The Cardinal Sin of QR Codes Alive and Well
By Heidi Tolliver-Walker on December 6th, 2012
Every now and then, I hear people ask what they need to do in order to use QR Codes successfully. There are lots of do’s and don’ts, but there is one cardinal sin that spells disaster every time. It is the “worst of the worst,” and from it there is no recovery — and Target Marketing magazine fell victim to its wiles in its September issue.
It was the Top 50 Mailers issue and the QR Code was in the upper right-hand corner of the cover. Prime real estate. It had a catchy text above it “Q&A: What Shaped Direct Mail in 2012?” and a bit.ly link for non-QR-scanners below it. I scanned the code and here is what I got:
That’s worse than sending people to the wrong page. At least from a wrong page, they could navigate somewhere helpful if they really wanted to. But where do you go from here?
It just goes to show you that even the best get caught in the simplest mistakes sometimes. So if you are creating QR Codes to insert into your clients’ marketing materials, you might want to take the time to scan them yourself before you send the file to print. If you are printing a file with a QR Code that someone else inserted . . . you might want to take the time to scan the code, too. Even if you just scan it off the screen.

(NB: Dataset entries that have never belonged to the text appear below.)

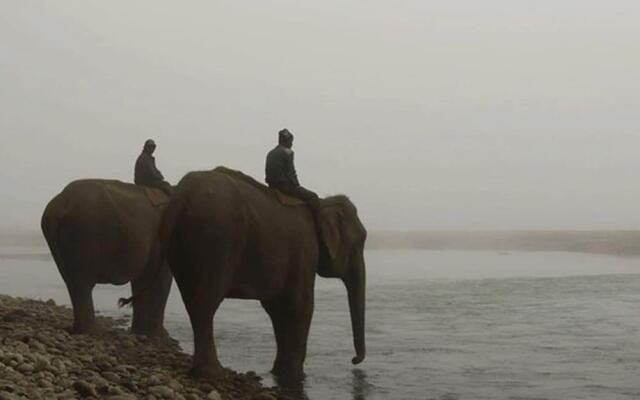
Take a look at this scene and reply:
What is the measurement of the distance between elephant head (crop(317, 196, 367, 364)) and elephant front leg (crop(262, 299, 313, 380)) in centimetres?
72

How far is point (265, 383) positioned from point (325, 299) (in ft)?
63.7

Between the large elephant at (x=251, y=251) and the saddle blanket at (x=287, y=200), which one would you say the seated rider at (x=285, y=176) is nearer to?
the saddle blanket at (x=287, y=200)

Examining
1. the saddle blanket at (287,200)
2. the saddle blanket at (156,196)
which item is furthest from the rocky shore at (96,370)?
the saddle blanket at (287,200)

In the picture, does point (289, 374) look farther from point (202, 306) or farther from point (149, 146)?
point (149, 146)

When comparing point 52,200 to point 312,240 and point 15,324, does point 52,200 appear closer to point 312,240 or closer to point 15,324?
point 15,324

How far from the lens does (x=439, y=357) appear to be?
1594 centimetres

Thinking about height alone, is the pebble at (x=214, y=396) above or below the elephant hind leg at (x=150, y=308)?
below

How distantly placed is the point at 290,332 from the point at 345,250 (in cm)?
147

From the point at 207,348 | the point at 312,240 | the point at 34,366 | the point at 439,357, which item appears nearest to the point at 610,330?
the point at 439,357

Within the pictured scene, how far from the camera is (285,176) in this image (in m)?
12.1

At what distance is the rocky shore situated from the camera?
8586 millimetres

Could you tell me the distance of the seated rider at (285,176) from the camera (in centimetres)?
1209

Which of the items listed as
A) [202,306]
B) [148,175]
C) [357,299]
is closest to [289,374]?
[357,299]

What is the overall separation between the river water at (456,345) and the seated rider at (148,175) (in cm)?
325
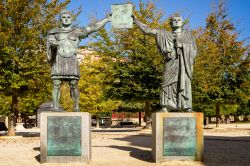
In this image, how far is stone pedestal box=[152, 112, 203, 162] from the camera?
32.9 ft

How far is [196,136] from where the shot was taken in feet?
33.1

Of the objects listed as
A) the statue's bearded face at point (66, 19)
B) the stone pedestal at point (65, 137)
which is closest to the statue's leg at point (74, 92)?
the stone pedestal at point (65, 137)

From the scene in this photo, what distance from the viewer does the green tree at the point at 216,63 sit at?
26828 mm

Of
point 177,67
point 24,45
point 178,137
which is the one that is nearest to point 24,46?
point 24,45

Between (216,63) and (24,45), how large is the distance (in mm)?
14608

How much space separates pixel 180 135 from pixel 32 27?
43.5 ft

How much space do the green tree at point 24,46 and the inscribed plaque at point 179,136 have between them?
11397 millimetres

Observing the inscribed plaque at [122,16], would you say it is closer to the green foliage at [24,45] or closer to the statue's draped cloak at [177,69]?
the statue's draped cloak at [177,69]

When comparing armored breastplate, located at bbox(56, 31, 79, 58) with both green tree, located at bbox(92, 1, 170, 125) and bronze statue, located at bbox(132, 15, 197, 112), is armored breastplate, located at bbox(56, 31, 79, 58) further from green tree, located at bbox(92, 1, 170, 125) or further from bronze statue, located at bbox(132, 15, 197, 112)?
green tree, located at bbox(92, 1, 170, 125)

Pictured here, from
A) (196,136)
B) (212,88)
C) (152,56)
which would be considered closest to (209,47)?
(212,88)

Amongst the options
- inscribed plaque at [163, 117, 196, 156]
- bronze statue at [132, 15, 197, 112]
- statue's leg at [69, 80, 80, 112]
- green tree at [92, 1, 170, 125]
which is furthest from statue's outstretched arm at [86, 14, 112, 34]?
green tree at [92, 1, 170, 125]

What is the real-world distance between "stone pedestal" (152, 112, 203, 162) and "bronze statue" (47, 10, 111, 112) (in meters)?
2.36

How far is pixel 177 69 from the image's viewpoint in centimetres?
1053

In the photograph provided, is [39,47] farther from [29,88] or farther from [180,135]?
[180,135]
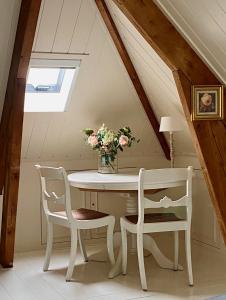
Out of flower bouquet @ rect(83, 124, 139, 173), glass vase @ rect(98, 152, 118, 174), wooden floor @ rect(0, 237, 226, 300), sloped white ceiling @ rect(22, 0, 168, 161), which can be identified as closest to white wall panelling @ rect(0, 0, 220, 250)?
sloped white ceiling @ rect(22, 0, 168, 161)

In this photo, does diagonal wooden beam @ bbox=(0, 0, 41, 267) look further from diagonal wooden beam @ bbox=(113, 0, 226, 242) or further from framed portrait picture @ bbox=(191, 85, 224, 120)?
framed portrait picture @ bbox=(191, 85, 224, 120)

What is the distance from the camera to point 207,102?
3650 millimetres

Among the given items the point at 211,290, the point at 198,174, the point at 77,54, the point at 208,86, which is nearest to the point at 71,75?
the point at 77,54

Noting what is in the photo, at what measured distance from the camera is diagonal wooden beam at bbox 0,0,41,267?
3.57 m

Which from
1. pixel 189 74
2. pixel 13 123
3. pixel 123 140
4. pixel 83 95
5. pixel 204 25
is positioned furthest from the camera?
pixel 83 95

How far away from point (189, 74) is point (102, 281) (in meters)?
1.72

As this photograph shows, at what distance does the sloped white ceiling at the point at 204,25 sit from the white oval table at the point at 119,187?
1.05 metres

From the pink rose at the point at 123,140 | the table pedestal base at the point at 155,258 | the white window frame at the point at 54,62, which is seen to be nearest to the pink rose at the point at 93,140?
the pink rose at the point at 123,140

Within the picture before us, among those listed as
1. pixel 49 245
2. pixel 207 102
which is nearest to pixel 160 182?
pixel 207 102

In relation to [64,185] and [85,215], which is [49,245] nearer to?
[85,215]

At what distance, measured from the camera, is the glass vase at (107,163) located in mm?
4508

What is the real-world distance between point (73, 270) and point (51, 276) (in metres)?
0.21

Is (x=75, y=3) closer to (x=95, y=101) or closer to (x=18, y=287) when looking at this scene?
(x=95, y=101)

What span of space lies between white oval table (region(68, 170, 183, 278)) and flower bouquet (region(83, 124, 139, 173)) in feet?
0.43
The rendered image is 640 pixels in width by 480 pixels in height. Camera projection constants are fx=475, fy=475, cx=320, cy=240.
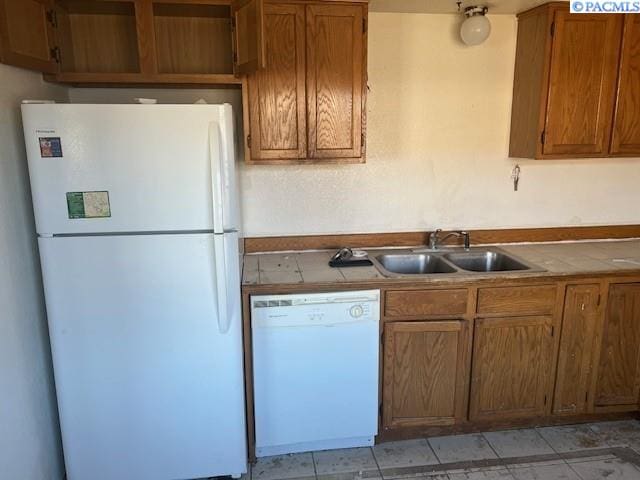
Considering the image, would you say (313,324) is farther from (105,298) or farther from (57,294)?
(57,294)

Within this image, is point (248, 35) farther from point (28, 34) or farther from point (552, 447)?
point (552, 447)

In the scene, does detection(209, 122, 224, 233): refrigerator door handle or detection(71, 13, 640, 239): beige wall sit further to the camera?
detection(71, 13, 640, 239): beige wall

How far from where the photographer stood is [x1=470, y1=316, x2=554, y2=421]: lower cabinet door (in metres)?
2.35

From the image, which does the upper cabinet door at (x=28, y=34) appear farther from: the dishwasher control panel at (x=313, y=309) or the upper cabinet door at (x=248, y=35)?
the dishwasher control panel at (x=313, y=309)

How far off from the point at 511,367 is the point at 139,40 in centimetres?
234

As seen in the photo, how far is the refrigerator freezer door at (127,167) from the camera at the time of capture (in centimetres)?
174

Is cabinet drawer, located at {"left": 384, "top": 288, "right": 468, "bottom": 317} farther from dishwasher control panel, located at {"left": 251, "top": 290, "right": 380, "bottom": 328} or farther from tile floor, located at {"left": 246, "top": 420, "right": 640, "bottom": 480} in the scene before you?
tile floor, located at {"left": 246, "top": 420, "right": 640, "bottom": 480}

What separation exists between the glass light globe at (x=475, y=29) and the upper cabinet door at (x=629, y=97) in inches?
27.3

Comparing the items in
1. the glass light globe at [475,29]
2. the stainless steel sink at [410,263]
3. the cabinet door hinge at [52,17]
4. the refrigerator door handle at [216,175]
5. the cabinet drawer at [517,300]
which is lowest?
the cabinet drawer at [517,300]

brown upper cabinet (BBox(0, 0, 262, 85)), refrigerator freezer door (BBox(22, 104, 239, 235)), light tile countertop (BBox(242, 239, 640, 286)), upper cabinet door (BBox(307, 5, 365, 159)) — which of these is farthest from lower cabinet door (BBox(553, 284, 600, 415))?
brown upper cabinet (BBox(0, 0, 262, 85))

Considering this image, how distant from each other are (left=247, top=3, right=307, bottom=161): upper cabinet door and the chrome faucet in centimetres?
92

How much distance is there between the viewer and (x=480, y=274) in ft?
7.52

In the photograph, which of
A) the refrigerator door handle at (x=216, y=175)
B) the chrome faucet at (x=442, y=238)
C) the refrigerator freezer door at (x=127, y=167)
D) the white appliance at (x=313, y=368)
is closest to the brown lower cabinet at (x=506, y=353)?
the white appliance at (x=313, y=368)

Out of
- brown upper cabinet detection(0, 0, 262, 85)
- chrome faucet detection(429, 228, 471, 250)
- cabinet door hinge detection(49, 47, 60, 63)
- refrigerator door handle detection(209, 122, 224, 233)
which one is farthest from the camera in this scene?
chrome faucet detection(429, 228, 471, 250)
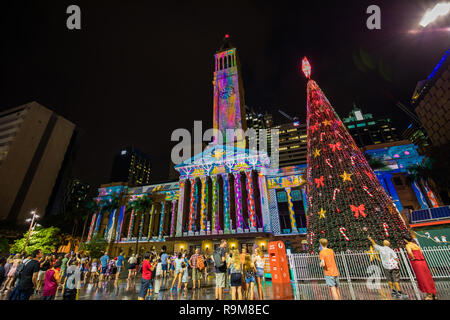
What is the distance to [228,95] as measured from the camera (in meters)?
41.7

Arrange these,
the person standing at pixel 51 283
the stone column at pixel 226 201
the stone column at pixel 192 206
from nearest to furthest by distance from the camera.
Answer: the person standing at pixel 51 283, the stone column at pixel 226 201, the stone column at pixel 192 206

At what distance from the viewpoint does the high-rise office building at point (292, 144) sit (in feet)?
282

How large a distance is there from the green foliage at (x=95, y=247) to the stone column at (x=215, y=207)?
64.8 ft

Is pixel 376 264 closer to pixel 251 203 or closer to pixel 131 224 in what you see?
pixel 251 203

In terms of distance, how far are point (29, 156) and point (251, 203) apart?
65.0m

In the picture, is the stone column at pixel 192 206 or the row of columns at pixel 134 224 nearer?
the stone column at pixel 192 206

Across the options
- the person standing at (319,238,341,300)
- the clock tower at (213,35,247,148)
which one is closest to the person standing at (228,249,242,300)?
the person standing at (319,238,341,300)

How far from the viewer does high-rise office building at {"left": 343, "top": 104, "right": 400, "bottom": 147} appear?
88125mm

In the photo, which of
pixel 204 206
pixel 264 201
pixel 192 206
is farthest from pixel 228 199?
pixel 192 206

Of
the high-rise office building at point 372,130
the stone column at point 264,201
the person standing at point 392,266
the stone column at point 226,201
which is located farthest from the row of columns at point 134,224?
the high-rise office building at point 372,130

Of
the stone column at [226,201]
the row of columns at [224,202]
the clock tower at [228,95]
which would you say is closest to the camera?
the row of columns at [224,202]

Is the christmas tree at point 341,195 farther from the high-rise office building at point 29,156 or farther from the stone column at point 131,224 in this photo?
the high-rise office building at point 29,156
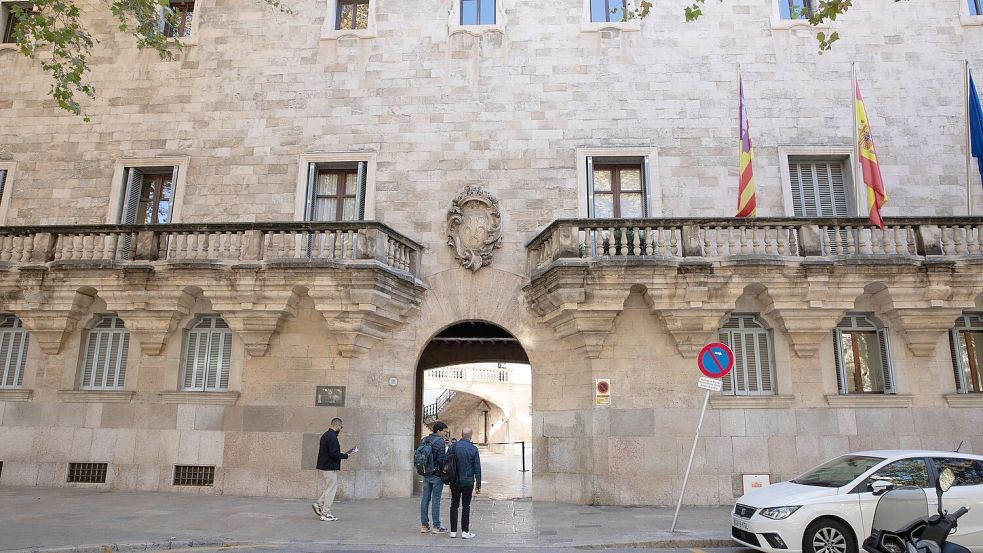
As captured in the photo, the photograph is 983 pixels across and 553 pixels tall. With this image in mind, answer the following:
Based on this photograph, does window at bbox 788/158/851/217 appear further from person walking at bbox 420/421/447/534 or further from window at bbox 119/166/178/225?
window at bbox 119/166/178/225

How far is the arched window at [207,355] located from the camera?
1390 centimetres

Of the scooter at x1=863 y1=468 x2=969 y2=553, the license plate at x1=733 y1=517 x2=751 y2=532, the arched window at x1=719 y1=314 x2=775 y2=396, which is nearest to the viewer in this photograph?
the scooter at x1=863 y1=468 x2=969 y2=553

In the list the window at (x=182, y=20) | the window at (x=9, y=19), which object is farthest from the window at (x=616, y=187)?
the window at (x=9, y=19)

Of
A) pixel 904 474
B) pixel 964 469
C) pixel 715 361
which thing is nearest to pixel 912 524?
pixel 904 474

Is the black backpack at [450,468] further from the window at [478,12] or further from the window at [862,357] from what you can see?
the window at [478,12]

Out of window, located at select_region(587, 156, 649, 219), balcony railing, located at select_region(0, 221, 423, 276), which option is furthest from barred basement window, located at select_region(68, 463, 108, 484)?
window, located at select_region(587, 156, 649, 219)

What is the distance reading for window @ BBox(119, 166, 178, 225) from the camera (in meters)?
15.4

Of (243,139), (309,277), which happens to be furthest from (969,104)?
(243,139)

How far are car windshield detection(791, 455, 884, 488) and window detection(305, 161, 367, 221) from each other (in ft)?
35.0

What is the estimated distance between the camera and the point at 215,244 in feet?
43.6

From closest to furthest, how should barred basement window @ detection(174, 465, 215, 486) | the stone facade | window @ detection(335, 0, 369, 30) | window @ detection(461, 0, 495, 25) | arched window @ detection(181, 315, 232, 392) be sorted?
the stone facade
barred basement window @ detection(174, 465, 215, 486)
arched window @ detection(181, 315, 232, 392)
window @ detection(461, 0, 495, 25)
window @ detection(335, 0, 369, 30)

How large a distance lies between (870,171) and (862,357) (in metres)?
3.92

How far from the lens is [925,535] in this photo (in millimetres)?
4902

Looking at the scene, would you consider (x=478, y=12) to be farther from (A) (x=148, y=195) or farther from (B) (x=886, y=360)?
(B) (x=886, y=360)
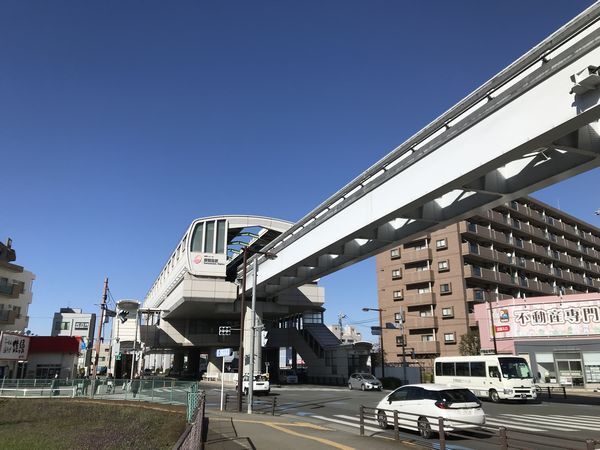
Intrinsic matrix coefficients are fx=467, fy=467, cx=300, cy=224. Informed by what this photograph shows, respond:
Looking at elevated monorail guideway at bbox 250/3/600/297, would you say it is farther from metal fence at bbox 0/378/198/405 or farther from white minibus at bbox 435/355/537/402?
metal fence at bbox 0/378/198/405

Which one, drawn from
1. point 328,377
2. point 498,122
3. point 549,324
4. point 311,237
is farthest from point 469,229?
point 498,122

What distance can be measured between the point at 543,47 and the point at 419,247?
2130 inches

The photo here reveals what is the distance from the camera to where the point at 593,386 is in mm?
37750

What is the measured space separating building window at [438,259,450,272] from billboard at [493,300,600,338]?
16.0m

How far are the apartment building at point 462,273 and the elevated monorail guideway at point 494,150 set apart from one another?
38407mm

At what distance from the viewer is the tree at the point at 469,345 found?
5272 cm

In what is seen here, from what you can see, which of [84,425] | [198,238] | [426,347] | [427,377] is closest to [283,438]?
[84,425]

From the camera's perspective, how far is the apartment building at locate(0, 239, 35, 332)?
4775 centimetres

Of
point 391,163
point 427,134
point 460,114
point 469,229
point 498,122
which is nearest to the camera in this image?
point 498,122

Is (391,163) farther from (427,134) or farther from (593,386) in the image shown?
(593,386)

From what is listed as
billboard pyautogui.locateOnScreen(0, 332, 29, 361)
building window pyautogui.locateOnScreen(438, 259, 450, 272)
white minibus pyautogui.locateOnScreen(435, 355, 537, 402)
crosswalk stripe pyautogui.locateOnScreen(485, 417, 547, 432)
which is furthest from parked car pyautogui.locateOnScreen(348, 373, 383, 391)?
billboard pyautogui.locateOnScreen(0, 332, 29, 361)

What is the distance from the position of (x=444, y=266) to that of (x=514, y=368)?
113 feet

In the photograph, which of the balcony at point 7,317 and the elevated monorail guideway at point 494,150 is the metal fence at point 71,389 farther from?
the balcony at point 7,317

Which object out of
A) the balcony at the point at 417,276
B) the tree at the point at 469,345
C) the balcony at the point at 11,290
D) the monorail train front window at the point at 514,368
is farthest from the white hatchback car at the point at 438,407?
the balcony at the point at 417,276
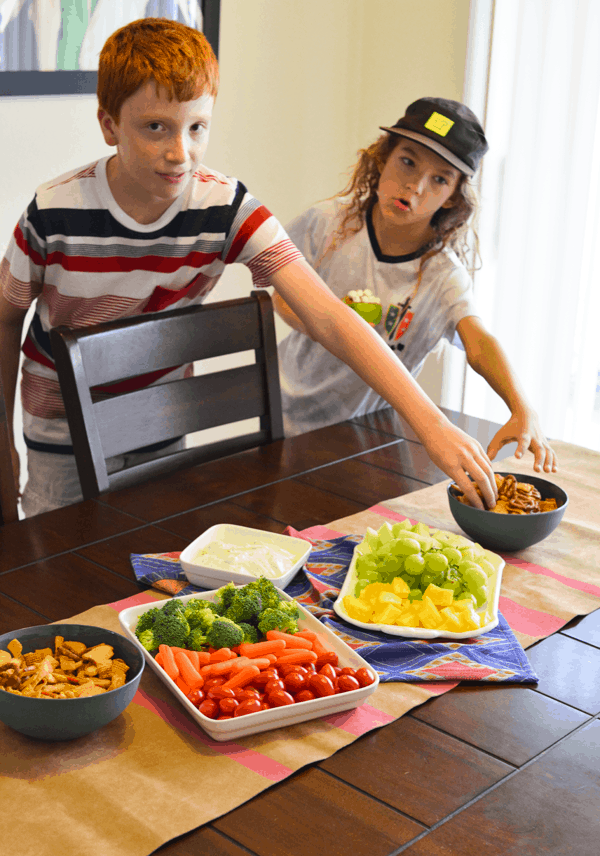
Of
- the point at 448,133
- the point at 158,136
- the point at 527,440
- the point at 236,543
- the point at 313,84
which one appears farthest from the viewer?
the point at 313,84

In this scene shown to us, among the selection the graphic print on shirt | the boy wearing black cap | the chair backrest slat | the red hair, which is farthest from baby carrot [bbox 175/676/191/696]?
the graphic print on shirt

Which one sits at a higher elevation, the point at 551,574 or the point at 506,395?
the point at 506,395

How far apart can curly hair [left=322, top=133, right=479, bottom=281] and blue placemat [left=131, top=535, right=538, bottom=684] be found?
40.2 inches

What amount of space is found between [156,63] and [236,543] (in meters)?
0.73

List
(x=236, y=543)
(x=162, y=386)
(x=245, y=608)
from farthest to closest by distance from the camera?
1. (x=162, y=386)
2. (x=236, y=543)
3. (x=245, y=608)

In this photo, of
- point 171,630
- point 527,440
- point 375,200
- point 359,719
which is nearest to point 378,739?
point 359,719

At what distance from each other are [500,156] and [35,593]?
95.9 inches

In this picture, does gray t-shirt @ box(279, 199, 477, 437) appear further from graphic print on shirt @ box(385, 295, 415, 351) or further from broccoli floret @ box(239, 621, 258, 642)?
broccoli floret @ box(239, 621, 258, 642)

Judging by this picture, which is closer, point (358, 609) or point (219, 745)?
point (219, 745)

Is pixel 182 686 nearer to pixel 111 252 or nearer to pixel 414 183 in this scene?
pixel 111 252

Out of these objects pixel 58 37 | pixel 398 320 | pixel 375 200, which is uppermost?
pixel 58 37

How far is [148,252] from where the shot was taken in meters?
1.56

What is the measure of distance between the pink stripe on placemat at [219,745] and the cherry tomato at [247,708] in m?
0.03

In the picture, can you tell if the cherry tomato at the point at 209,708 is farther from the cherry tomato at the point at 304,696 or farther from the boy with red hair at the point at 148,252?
the boy with red hair at the point at 148,252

You never know. You might end up saving your client from some key embarrassment and end up the hero.
[Update: As Adam Dewitz pointed out in the comments below, the error message I received was not an incorrect page but another server-related issue. As pointed out by Target Marketing's editor-in-chief, Thorin McGee, the magazine did test the code and it worked during the tests. Indeed, when I re-scanned it today, it worked fine. So the point of the article stands, even if this particular example was a bit — please excuse the pun — off-Target.]